9月下旬、島は稲刈りの真っ盛りだった。黄金色に輝く田んぼ越しには日本海が、その彼方に本州の山並みが白くけぶっていた。
小佐渡とよばれる佐渡島の南側。その山並みの東斜面は棚田が広がっている。冬の季節風が当たらない積雪もさほどではない島の海沿いの棚田でトキは冬を過ごしたという。
2003年の10月10日、最後の日本のトキが佐渡トキ保護センターで死んだ。
トキは日本のどこでも見られる普通の鳥だった。美濃地方にも棲んでいて、何を食べていたのかという正確な記録も残されている。
そのどこにでもいた鳥が居なくなったのは、日本の田んぼが変わりだした頃だ。農薬の大量使用、水路のコンクリート化など、田んぼに生き物の姿が見られなくなりトキもまたその姿を消した。
兵庫県豊岡市で行われているコウノトリの自然放鳥と同じ試みがトキについても進められている。おそらく数年以内には、佐渡の空にも、由来は大陸産のトキが羽ばたく日がくることだろう。

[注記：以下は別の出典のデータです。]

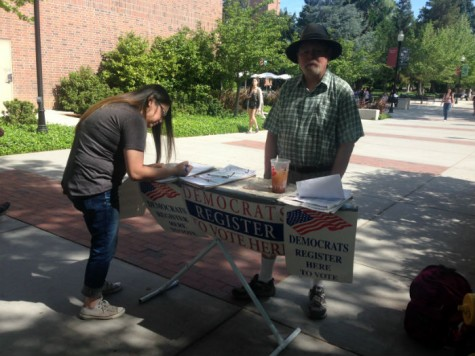 Deanna Salas, left, registers to vote with Mike Hawkins. Photo credit: Gabriel Sandoval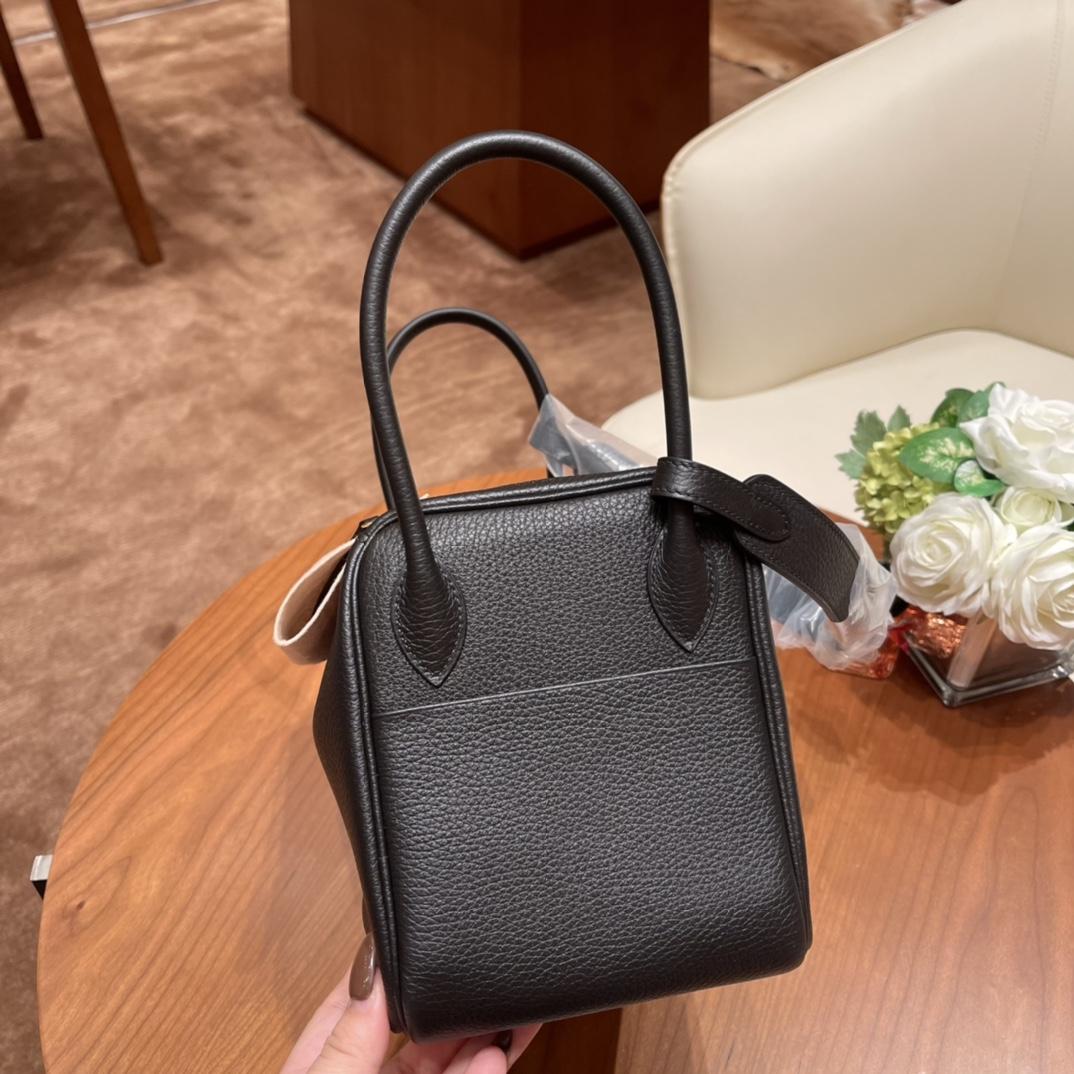 爱马仕官网 香港代购 26Lindy 大容量包包,通勤又日常 Clemence 皮  89 黑色 金扣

トキは田んぼの鳥だった。日本の風景としての水田、生き物に満ちた「田んぼ」の姿がそこにあれば、トキはありふれた鳥となり、再び美濃の地に戻ってくる日が来るかもしれない。
日本の最後のトキ、キン(メス)は、仲間たちと棚田の水田で捕獲され、36年間飼育ケージの中で生活して死んだ。その日の早朝、キンは突然飛び立ちドアに衝突したという。
黄金に輝く田んぼ。その風景を見たかったのではないか。ボクはそう思っている。
まだ朱鷺が辛くも群として存在していたとき、
お金持ちのNHKはヘリで追跡撮影する愚挙を犯した。その後、群は居住区を移動したという。
琵琶湖、鷺色の朝をキンにささげましょう。